The impact of sarcopenic obesity on inflammation, lean body mass, and muscle strength in elderly women

Introduction

During aging, a decline in muscle mass coupled with an increase in fat mass has important consequences for older adults.¹ Four body composition phenotype characteristics exist in older adults: normal, sarcopenic, obese, and a combination of sarcopenic and obese.² Although the definition of sarcopenic obesity (SO) combines those of sarcopenia and obesity, few diagnostic methods have been proposed in recent years.^2–4

Obesity can be diagnosed by total fat mass, percentage body fat, body mass index (BMI), visceral fat area, and waist circumference, while sarcopenia can be diagnosed by appendicular lean mass adjusted for height squared (aLM/height² or BMI [aLM/BMI]).⁶ The aLM/height² method has been widely used in many studies, while the aLM/BMI method represents a new clinically relevant criteria for weakness and low muscle mass based on a large, diverse, and well characterized set of populations of community-dwelling elderly persons that permit generalizability of findings.^1,5–9

The combination of sarcopenia and obesity has a detrimental impact on physical functional status in obese elderly women, which in turn exacerbates disability.^2,10 SO is also associated with systemic inflammation (eg, higher C-reactive protein, fibrinogen, interleukin-6 [IL-6]), lower handgrip strength, lower lean body mass, higher mortality risk, lower muscle quality caused by fat infiltration, impaired quality of life, higher cardiovascular disease risk, and more physical disabilities when compared with subjects without SO.^3,8,11–16

Considering that SO research is in its infancy and different mathematical thresholds can over- and under-diagnose this clinical condition, our goal was to 1) apply the newly standardized definition for SO used in previous studies and proposed by the Foundation for the National Institutes of Health (FNIH) and illustrate the prevalence of SO in obese elderly women; 2) observe the degree of impairment of muscle strength, lean body mass, and markers of inflammation in those fulfilling such criteria; and 3) elucidate the association between aLM/BMI with obesity indices and strength parameters.^6,8,9,11,17

We hypothesized that obese elderly women with SO will have higher pro-inflammatory markers when compared to NSO elderly women.

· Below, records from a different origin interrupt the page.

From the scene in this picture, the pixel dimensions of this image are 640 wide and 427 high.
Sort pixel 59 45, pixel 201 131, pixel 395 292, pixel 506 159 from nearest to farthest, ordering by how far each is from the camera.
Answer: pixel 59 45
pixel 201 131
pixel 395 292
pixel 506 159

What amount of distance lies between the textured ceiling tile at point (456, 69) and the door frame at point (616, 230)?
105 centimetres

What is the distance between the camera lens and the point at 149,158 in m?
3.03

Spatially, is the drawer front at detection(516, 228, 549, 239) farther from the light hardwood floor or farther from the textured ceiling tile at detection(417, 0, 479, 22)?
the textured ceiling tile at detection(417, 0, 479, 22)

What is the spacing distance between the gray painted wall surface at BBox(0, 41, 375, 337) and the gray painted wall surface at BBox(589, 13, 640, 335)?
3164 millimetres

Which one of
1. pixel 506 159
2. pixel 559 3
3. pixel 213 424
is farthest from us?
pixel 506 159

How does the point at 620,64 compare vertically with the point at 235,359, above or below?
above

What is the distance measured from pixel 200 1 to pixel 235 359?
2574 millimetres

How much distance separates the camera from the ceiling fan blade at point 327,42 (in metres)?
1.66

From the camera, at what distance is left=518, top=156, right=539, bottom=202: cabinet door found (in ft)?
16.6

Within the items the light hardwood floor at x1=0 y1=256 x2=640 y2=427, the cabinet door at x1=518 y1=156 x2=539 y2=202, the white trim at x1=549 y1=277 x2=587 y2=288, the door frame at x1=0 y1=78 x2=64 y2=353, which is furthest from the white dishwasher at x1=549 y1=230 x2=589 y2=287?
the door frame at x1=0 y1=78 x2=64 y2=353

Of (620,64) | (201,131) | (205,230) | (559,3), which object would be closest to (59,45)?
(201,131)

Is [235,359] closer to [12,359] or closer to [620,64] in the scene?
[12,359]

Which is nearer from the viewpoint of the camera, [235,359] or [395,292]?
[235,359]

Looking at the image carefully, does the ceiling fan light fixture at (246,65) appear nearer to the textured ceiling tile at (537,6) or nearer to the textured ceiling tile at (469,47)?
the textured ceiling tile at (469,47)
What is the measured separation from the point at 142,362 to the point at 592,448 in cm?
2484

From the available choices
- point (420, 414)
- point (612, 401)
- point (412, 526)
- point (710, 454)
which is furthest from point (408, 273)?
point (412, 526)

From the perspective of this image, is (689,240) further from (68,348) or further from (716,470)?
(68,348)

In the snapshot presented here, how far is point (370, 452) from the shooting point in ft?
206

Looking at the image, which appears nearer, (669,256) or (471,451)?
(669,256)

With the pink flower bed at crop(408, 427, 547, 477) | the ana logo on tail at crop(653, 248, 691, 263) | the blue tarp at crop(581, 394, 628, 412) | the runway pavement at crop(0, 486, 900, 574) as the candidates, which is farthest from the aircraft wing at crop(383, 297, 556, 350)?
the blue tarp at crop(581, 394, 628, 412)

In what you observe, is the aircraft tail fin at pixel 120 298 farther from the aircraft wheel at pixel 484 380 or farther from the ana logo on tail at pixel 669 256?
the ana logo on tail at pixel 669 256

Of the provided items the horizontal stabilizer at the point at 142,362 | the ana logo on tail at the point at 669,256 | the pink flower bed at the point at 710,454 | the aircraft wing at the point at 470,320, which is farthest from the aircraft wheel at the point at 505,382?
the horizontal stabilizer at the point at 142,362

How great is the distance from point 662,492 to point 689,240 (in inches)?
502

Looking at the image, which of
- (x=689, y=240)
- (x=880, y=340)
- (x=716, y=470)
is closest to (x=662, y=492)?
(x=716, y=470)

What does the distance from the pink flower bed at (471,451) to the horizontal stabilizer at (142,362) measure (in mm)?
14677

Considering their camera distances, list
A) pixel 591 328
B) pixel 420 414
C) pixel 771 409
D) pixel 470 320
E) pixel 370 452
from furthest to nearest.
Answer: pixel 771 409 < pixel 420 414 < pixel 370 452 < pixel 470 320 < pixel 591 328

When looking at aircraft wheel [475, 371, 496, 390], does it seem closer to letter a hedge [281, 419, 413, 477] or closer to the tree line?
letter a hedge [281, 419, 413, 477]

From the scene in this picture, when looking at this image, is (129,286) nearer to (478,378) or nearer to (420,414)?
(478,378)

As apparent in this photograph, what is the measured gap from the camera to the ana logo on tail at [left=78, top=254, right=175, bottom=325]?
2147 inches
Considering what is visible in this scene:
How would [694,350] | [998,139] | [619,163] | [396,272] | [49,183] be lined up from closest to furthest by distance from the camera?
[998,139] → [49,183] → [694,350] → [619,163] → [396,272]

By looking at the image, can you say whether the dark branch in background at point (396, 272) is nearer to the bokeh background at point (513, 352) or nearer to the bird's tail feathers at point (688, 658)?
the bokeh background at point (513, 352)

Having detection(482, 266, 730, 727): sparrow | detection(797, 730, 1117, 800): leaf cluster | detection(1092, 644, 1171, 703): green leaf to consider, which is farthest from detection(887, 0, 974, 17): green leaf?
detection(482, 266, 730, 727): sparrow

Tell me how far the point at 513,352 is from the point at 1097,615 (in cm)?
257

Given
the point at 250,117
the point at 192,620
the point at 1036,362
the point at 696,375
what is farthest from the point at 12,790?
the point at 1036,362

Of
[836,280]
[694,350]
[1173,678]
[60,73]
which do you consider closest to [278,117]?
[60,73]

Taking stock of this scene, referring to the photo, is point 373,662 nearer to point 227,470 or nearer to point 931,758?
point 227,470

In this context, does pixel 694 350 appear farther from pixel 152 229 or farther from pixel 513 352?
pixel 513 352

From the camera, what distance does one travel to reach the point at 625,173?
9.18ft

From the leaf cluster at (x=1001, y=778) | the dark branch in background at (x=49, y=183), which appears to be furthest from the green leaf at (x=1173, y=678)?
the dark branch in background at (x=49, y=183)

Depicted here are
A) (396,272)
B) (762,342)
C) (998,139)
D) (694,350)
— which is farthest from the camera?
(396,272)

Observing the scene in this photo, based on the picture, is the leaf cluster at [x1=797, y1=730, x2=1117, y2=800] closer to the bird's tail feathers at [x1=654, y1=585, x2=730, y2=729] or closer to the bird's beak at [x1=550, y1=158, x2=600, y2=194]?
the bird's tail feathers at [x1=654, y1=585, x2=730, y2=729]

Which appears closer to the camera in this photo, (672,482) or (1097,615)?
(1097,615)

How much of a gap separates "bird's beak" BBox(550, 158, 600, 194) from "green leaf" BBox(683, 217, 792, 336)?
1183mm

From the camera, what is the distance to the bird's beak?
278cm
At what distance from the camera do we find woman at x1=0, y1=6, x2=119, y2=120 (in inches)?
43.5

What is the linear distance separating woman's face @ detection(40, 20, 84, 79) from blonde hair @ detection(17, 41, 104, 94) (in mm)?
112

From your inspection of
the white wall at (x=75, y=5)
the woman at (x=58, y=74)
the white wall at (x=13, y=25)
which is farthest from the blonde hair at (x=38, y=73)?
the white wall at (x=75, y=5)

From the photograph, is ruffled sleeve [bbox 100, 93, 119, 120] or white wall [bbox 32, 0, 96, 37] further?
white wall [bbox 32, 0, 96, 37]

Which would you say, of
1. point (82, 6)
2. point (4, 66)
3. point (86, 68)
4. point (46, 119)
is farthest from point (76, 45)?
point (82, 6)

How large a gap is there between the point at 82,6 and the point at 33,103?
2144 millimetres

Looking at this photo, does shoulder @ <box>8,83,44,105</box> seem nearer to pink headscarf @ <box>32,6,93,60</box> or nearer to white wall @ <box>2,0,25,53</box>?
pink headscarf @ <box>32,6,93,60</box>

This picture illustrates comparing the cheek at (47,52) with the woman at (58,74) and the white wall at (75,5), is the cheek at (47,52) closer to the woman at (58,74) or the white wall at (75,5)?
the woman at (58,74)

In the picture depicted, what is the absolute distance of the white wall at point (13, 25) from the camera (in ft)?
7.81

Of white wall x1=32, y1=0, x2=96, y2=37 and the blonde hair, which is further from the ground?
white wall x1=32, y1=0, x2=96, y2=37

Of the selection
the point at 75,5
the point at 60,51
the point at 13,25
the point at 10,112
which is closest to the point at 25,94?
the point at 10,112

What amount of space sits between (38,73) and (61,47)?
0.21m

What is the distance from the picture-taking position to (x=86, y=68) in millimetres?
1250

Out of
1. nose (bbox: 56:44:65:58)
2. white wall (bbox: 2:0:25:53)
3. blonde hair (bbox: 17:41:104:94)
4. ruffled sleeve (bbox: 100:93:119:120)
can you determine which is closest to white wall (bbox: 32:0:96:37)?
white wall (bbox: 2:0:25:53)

Furthermore, we hypothesized that a higher aLM/BMI will be positively associated with lean body mass and muscle strength and negatively associated with obesity indices.

Materials and methods

Ninety elderly women from a local community were recruited through posters and lectures about the study at the Federal District, Brazil. To be eligible, women needed to be aged ≥60 years with a body fat percentage ≥38% as assessed by dual-energy X-ray absorptiometry (DXA).^11,17 Exclusion criteria included history of heart failure, valvular or congenital disease, pacemaker implantation, or osteo-articular disorders. A total of 90 older women were assessed for eligibility and completed a self-report questionnaire that accounted for cardiovascular disease, hypertension, diabetes, osteoporosis, or musculoskeletal conditions that may have precluded participants from safely completing physical function tests assessed in this study. Elderly women were classified as hypertensive and with type 2 diabetes mellitus by the diagnostic criteria used in previous studies.^18–20 From the initial applicants, 26 were excluded (did not meet inclusion criteria) and thus a total of 64 women who met the inclusion criteria were selected to participate. The present study was approved by the Institutional Research Ethic Committee of Catholic University of Brasília (UCB) (protocol #035/2011). The study design and employed procedures were in accordance with ethical standards and the Declaration of Helsinki. Each participant was fully informed about the risks associated with study participation and gave their written informed consent.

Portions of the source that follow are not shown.